● **Stated task**:
Print out every record exactly as it appears.

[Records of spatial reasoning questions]
_ _ _ _
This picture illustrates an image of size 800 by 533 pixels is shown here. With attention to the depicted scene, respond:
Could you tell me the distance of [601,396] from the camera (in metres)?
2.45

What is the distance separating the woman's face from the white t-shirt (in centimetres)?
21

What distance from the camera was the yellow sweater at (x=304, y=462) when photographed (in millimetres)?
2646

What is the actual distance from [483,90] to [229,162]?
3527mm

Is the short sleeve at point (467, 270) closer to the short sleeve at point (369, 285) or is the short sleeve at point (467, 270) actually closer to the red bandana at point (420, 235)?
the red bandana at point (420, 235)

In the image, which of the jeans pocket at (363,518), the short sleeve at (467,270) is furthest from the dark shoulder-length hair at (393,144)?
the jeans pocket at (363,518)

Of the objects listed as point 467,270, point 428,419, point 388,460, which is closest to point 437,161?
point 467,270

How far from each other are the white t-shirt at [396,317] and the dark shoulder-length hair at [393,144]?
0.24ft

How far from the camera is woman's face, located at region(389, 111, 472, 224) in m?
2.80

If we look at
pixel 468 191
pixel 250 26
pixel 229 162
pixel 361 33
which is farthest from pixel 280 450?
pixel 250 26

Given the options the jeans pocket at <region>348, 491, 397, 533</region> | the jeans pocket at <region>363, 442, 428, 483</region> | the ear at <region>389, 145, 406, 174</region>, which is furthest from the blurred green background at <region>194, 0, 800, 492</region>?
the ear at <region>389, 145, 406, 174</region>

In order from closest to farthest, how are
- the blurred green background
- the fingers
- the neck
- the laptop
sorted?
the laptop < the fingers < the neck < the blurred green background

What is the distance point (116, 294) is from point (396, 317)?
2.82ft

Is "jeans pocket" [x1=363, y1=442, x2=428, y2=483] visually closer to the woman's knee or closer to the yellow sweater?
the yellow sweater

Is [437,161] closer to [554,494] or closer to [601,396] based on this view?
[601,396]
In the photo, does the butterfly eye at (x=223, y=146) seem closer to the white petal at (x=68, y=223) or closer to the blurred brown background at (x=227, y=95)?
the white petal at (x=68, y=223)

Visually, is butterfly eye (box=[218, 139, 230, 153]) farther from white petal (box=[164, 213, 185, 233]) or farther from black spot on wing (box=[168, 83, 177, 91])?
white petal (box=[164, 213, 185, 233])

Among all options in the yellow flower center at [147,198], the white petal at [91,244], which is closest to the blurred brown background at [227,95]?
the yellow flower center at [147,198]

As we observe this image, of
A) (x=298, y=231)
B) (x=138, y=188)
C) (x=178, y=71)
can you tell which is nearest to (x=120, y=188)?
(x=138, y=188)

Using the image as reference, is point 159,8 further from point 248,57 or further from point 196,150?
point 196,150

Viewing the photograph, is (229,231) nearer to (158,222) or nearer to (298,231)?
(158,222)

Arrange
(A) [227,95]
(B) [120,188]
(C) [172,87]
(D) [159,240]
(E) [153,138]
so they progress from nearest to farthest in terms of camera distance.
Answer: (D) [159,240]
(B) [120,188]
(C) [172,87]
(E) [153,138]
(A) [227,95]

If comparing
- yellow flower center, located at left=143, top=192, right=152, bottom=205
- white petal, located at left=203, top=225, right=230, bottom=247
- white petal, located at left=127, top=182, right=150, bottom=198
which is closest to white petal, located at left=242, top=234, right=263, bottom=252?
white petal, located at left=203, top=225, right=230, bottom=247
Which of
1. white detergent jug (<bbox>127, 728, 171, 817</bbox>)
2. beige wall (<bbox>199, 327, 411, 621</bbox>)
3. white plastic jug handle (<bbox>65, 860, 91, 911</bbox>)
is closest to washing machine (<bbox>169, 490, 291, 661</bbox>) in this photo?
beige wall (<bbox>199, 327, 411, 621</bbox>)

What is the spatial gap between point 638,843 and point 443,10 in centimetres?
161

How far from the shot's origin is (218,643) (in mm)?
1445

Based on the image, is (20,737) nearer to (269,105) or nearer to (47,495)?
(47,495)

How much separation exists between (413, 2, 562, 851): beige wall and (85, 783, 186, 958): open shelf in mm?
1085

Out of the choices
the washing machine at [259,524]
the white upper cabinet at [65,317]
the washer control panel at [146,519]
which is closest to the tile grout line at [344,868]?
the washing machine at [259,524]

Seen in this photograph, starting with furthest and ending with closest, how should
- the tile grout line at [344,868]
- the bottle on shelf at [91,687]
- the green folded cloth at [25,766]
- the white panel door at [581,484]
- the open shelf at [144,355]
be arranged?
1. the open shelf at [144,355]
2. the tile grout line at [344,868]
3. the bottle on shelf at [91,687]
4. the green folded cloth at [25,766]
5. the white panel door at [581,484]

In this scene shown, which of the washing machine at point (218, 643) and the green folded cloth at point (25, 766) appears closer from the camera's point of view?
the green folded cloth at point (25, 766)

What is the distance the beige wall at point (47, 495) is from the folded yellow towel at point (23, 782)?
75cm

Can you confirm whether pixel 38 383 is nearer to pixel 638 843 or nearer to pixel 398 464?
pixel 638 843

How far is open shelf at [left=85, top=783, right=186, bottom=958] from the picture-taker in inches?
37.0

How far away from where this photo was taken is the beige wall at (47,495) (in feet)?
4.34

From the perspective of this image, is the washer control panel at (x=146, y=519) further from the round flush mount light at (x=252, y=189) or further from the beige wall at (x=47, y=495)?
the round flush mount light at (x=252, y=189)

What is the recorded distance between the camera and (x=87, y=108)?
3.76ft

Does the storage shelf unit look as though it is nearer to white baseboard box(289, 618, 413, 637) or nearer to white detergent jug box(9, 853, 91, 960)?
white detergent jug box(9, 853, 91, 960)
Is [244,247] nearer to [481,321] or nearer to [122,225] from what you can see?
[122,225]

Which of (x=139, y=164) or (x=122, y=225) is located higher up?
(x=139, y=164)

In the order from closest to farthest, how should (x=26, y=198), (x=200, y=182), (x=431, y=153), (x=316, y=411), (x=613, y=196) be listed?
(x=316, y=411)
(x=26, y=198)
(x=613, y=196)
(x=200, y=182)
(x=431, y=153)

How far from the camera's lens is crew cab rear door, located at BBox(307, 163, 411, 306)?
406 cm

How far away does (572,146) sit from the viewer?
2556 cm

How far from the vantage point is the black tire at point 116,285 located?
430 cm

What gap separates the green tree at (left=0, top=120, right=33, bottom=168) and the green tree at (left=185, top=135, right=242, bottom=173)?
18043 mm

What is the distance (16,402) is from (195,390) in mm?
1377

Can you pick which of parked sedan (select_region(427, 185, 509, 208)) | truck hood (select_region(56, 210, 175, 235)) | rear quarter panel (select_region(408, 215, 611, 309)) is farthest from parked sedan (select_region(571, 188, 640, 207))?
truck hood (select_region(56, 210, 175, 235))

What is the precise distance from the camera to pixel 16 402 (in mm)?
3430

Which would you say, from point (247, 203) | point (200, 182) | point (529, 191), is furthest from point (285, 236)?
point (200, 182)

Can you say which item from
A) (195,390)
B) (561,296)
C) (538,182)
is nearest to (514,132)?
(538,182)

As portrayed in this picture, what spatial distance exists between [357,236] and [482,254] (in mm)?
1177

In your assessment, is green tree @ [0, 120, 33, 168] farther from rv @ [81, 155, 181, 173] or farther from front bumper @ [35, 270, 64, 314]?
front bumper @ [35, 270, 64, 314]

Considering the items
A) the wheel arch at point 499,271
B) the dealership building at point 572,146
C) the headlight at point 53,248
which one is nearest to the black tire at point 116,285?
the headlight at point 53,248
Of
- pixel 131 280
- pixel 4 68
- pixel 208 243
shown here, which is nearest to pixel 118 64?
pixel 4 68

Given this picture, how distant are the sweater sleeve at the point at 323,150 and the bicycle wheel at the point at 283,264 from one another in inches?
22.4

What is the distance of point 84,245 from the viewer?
_ _ _ _
● **Answer to the problem**:
This picture illustrates an image of size 800 by 533 pixels is shown here. With attention to the depicted scene, respond:
Could you tell me the distance of [601,396] from the camera (in metres)?
2.45

What is the distance separating the woman's face from the white t-shirt (in centimetres)?
21

What distance from the camera was the yellow sweater at (x=304, y=462) when photographed (in millimetres)?
2646

What is the actual distance from [483,90] to [229,162]?
3527mm

Is the short sleeve at point (467, 270) closer to the short sleeve at point (369, 285) or is the short sleeve at point (467, 270) actually closer to the red bandana at point (420, 235)?
the red bandana at point (420, 235)

In the image, which of the jeans pocket at (363,518), the short sleeve at (467,270) is furthest from the dark shoulder-length hair at (393,144)?
the jeans pocket at (363,518)

Of the objects listed as point 467,270, point 428,419, point 388,460, which is closest to point 437,161?
point 467,270

How far from each other are the white t-shirt at [396,317] and the dark shoulder-length hair at [393,144]?
0.24ft

How far from the camera is woman's face, located at region(389, 111, 472, 224) in m?
2.80

If we look at
pixel 468 191
pixel 250 26
pixel 229 162
pixel 361 33
which is farthest from pixel 280 450?
pixel 250 26

Given the options the jeans pocket at <region>348, 491, 397, 533</region> | the jeans pocket at <region>363, 442, 428, 483</region> | the ear at <region>389, 145, 406, 174</region>, which is furthest from the blurred green background at <region>194, 0, 800, 492</region>?
the ear at <region>389, 145, 406, 174</region>

In order from closest to farthest, how are
- the blurred green background
- the fingers
- the neck
- the laptop
sorted?
the laptop < the fingers < the neck < the blurred green background

What is the distance point (116, 294) is from point (396, 317)?
2.82ft

Is "jeans pocket" [x1=363, y1=442, x2=428, y2=483] visually closer to the woman's knee or closer to the yellow sweater?
the yellow sweater

Is [437,161] closer to [554,494] or closer to [601,396] based on this view?
[601,396]
In the photo, does the butterfly eye at (x=223, y=146) seem closer to the white petal at (x=68, y=223) or closer to the blurred brown background at (x=227, y=95)?
the white petal at (x=68, y=223)

Visually, is butterfly eye (box=[218, 139, 230, 153]) farther from white petal (box=[164, 213, 185, 233]) or farther from black spot on wing (box=[168, 83, 177, 91])?
white petal (box=[164, 213, 185, 233])

Among all options in the yellow flower center at [147,198], the white petal at [91,244], which is closest to the blurred brown background at [227,95]?
the yellow flower center at [147,198]

As we observe this image, of
A) (x=298, y=231)
B) (x=138, y=188)
C) (x=178, y=71)
can you tell which is nearest to (x=120, y=188)?
(x=138, y=188)

Using the image as reference, is point 159,8 further from point 248,57 or further from point 196,150?
point 196,150

Viewing the photograph, is (229,231) nearer to (158,222) or nearer to (298,231)?
(158,222)

Arrange
(A) [227,95]
(B) [120,188]
(C) [172,87]
(D) [159,240]
(E) [153,138]
so they progress from nearest to farthest in terms of camera distance.
Answer: (D) [159,240]
(B) [120,188]
(C) [172,87]
(E) [153,138]
(A) [227,95]

If comparing
- yellow flower center, located at left=143, top=192, right=152, bottom=205
- white petal, located at left=203, top=225, right=230, bottom=247
- white petal, located at left=127, top=182, right=150, bottom=198
which is closest to white petal, located at left=242, top=234, right=263, bottom=252?
white petal, located at left=203, top=225, right=230, bottom=247
Which of
1. white detergent jug (<bbox>127, 728, 171, 817</bbox>)
2. beige wall (<bbox>199, 327, 411, 621</bbox>)
3. white plastic jug handle (<bbox>65, 860, 91, 911</bbox>)
is closest to washing machine (<bbox>169, 490, 291, 661</bbox>) in this photo?
beige wall (<bbox>199, 327, 411, 621</bbox>)

What is the spatial gap between point 638,843 and point 443,10 in centimetres?
161

How far from the shot's origin is (218,643) (in mm)?
1445

Based on the image, is (20,737) nearer to (269,105) or nearer to (47,495)?
(47,495)

How much separation exists between (413, 2, 562, 851): beige wall and (85, 783, 186, 958): open shelf in mm?
1085

Out of the choices
the washing machine at [259,524]
the white upper cabinet at [65,317]
the washer control panel at [146,519]
which is closest to the tile grout line at [344,868]?
the washing machine at [259,524]

Seen in this photograph, starting with furthest and ending with closest, how should
- the tile grout line at [344,868]
- the bottle on shelf at [91,687]
- the green folded cloth at [25,766]
- the white panel door at [581,484]
- the open shelf at [144,355]
be arranged?
1. the open shelf at [144,355]
2. the tile grout line at [344,868]
3. the bottle on shelf at [91,687]
4. the green folded cloth at [25,766]
5. the white panel door at [581,484]

In this scene shown, which of the washing machine at point (218, 643) and the green folded cloth at point (25, 766) appears closer from the camera's point of view?
the green folded cloth at point (25, 766)

What is the distance the beige wall at point (47, 495) is from the folded yellow towel at point (23, 782)?
75cm

Can you confirm whether pixel 38 383 is nearer to pixel 638 843 or nearer to pixel 398 464?
pixel 638 843

How far is open shelf at [left=85, top=783, right=186, bottom=958] from the picture-taker in inches?
37.0

How far away from where this photo was taken is the beige wall at (47,495) (in feet)?
4.34

From the perspective of this image, is the washer control panel at (x=146, y=519) further from the round flush mount light at (x=252, y=189) or further from the beige wall at (x=47, y=495)?
the round flush mount light at (x=252, y=189)

What is the recorded distance between the camera and (x=87, y=108)?
3.76ft

Does the storage shelf unit look as though it is nearer to white baseboard box(289, 618, 413, 637) or nearer to white detergent jug box(9, 853, 91, 960)?
white detergent jug box(9, 853, 91, 960)
Is [244,247] nearer to [481,321] or nearer to [122,225] from what you can see?
[122,225]

Which of (x=139, y=164) or (x=122, y=225) is located higher up?
(x=139, y=164)

In the order from closest to farthest, how should (x=26, y=198), (x=200, y=182), (x=431, y=153), (x=316, y=411), (x=613, y=196) be listed?
(x=316, y=411)
(x=26, y=198)
(x=613, y=196)
(x=200, y=182)
(x=431, y=153)

How far from the camera's lens is crew cab rear door, located at BBox(307, 163, 411, 306)?
406 cm

How far away does (572,146) sit from the viewer?
2556 cm

How far from the vantage point is the black tire at point 116,285 located?
430 cm

What gap separates the green tree at (left=0, top=120, right=33, bottom=168) and the green tree at (left=185, top=135, right=242, bottom=173)?
18043 mm

What is the distance (16,402) is from (195,390) in mm?
1377

Can you pick which of parked sedan (select_region(427, 185, 509, 208)) | truck hood (select_region(56, 210, 175, 235)) | rear quarter panel (select_region(408, 215, 611, 309)) is farthest from parked sedan (select_region(571, 188, 640, 207))?
truck hood (select_region(56, 210, 175, 235))

What is the precise distance from the camera to pixel 16 402 (in mm)?
3430

Which would you say, from point (247, 203) | point (200, 182) | point (529, 191), is furthest from point (285, 236)?
point (200, 182)

Can you say which item from
A) (195,390)
B) (561,296)
C) (538,182)
is nearest to (514,132)?
(538,182)

As portrayed in this picture, what spatial distance exists between [357,236] and [482,254] (in mm)?
1177

In your assessment, is green tree @ [0, 120, 33, 168] farther from rv @ [81, 155, 181, 173] or farther from front bumper @ [35, 270, 64, 314]?
front bumper @ [35, 270, 64, 314]

Considering the items
A) the wheel arch at point 499,271
B) the dealership building at point 572,146
C) the headlight at point 53,248
which one is nearest to the black tire at point 116,285?
the headlight at point 53,248
Of
- pixel 131 280
- pixel 4 68
- pixel 208 243
shown here, which is nearest to pixel 118 64?
pixel 4 68

Given this picture, how distant are the sweater sleeve at the point at 323,150 and the bicycle wheel at the point at 283,264 from one another in inches?
22.4

What is the distance of point 84,245 from the viewer?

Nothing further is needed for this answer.